┌─ 提供された情報
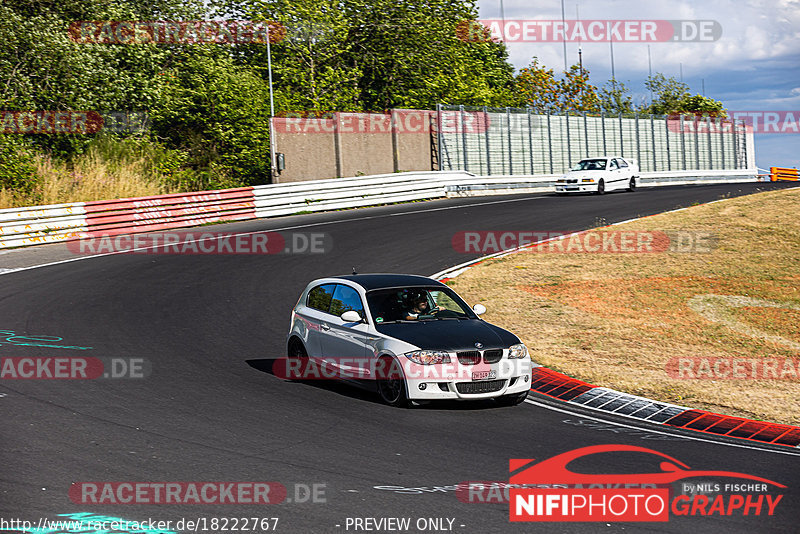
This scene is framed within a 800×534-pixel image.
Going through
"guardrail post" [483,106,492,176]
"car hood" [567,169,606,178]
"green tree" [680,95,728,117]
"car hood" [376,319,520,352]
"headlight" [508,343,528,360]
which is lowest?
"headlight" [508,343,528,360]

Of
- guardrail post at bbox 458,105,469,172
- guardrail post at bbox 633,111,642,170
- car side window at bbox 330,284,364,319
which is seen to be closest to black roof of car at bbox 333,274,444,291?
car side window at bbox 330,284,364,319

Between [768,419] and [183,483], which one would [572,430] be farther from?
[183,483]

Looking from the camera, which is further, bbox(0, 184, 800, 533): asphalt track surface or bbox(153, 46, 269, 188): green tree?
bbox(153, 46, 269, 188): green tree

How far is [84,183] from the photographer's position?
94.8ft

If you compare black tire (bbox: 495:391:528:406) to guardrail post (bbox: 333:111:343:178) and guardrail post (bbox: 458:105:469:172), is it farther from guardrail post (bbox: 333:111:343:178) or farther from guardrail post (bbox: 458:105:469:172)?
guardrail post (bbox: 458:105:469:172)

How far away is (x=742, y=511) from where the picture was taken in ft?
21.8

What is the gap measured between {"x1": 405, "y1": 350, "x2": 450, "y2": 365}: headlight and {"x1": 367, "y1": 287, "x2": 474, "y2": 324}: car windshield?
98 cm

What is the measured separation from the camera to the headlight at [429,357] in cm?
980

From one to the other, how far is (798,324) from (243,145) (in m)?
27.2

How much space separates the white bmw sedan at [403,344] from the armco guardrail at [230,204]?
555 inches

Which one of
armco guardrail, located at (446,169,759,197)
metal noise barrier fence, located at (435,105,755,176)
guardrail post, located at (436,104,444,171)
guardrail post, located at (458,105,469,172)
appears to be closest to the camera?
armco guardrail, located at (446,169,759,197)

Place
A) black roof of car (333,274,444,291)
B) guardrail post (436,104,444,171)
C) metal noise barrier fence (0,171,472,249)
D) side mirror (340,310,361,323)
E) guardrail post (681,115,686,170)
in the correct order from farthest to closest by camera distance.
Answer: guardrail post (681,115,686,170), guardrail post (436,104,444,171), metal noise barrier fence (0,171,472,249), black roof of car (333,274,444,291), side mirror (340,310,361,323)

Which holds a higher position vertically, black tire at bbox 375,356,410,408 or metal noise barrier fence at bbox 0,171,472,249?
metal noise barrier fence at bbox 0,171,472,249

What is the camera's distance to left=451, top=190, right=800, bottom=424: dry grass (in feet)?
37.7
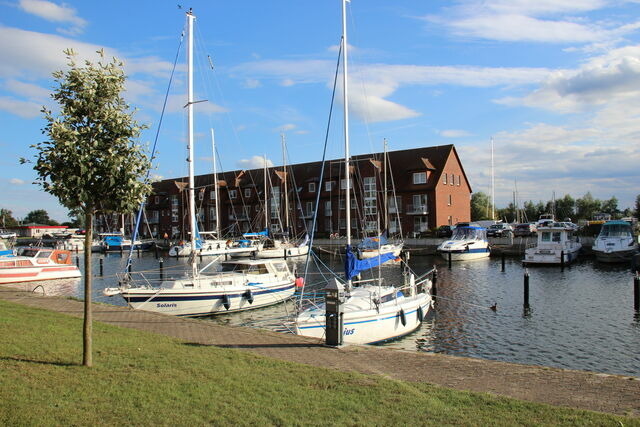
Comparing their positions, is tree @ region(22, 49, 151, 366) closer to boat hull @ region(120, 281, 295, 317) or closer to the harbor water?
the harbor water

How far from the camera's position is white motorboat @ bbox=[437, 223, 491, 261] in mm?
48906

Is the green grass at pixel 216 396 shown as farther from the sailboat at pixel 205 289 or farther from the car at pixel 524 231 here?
└─
┌─ 提供された情報
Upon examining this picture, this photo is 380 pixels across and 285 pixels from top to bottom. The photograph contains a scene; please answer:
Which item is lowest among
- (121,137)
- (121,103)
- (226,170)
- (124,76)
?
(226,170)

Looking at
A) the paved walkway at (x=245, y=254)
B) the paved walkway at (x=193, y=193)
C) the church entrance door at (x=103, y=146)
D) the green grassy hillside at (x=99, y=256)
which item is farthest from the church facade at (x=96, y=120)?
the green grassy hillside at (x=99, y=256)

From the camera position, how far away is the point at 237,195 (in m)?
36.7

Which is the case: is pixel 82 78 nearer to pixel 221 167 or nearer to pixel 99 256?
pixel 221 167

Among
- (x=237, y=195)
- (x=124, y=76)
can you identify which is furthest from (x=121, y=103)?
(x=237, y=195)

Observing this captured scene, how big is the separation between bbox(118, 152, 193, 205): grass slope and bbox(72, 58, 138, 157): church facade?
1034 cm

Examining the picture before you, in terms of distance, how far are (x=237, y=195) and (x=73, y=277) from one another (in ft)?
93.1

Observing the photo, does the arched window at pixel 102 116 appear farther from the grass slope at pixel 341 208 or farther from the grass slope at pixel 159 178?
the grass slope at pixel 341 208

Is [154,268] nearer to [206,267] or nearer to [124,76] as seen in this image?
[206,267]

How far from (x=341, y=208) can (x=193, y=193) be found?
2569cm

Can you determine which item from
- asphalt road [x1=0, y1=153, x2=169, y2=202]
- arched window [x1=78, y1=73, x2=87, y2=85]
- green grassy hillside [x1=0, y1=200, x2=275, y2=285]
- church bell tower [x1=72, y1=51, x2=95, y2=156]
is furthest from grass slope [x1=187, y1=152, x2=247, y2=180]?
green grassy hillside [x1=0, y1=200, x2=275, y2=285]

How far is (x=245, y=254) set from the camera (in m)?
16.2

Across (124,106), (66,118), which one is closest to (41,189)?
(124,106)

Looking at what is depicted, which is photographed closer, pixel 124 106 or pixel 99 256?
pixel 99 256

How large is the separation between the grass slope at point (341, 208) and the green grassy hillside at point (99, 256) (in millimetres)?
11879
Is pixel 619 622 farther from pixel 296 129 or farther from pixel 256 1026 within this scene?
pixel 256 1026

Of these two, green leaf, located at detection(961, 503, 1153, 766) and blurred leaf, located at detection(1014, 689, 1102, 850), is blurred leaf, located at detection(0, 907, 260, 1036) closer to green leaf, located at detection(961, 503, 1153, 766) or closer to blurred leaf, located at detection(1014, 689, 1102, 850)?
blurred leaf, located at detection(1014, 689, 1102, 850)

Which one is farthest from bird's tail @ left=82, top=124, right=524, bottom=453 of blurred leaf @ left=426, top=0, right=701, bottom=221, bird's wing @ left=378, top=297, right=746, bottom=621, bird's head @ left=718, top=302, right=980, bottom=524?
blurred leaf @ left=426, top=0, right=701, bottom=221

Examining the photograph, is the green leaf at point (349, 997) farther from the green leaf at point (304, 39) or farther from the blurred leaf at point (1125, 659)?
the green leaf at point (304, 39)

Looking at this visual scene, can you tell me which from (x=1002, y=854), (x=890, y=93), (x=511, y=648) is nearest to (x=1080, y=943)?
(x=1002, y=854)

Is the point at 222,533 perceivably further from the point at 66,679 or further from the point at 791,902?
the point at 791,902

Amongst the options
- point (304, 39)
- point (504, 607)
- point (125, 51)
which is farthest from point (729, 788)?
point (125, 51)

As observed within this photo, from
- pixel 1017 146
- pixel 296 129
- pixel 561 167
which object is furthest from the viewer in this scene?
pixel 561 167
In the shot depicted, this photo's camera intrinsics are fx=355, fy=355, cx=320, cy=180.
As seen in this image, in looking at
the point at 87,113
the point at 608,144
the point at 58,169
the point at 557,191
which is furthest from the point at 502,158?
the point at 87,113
└─
作業の指示
「Which one of」を含む行から「Answer: guardrail post」を含む行までを、「camera」を「viewer」に置き換えて書き直してください。それ以外はすべてそのままにし、この範囲の行だけを示してください。

問題の解答
Which one of
armco guardrail, located at (446,169,759,197)
metal noise barrier fence, located at (435,105,755,176)
guardrail post, located at (436,104,444,171)
guardrail post, located at (458,105,469,172)
appears to be closest to the viewer?
armco guardrail, located at (446,169,759,197)

Place
A) black roof of car (333,274,444,291)
B) guardrail post (436,104,444,171)
C) metal noise barrier fence (0,171,472,249)
D) side mirror (340,310,361,323)
E) guardrail post (681,115,686,170)
in the correct order from farthest to closest by viewer distance.
Answer: guardrail post (681,115,686,170), guardrail post (436,104,444,171), metal noise barrier fence (0,171,472,249), black roof of car (333,274,444,291), side mirror (340,310,361,323)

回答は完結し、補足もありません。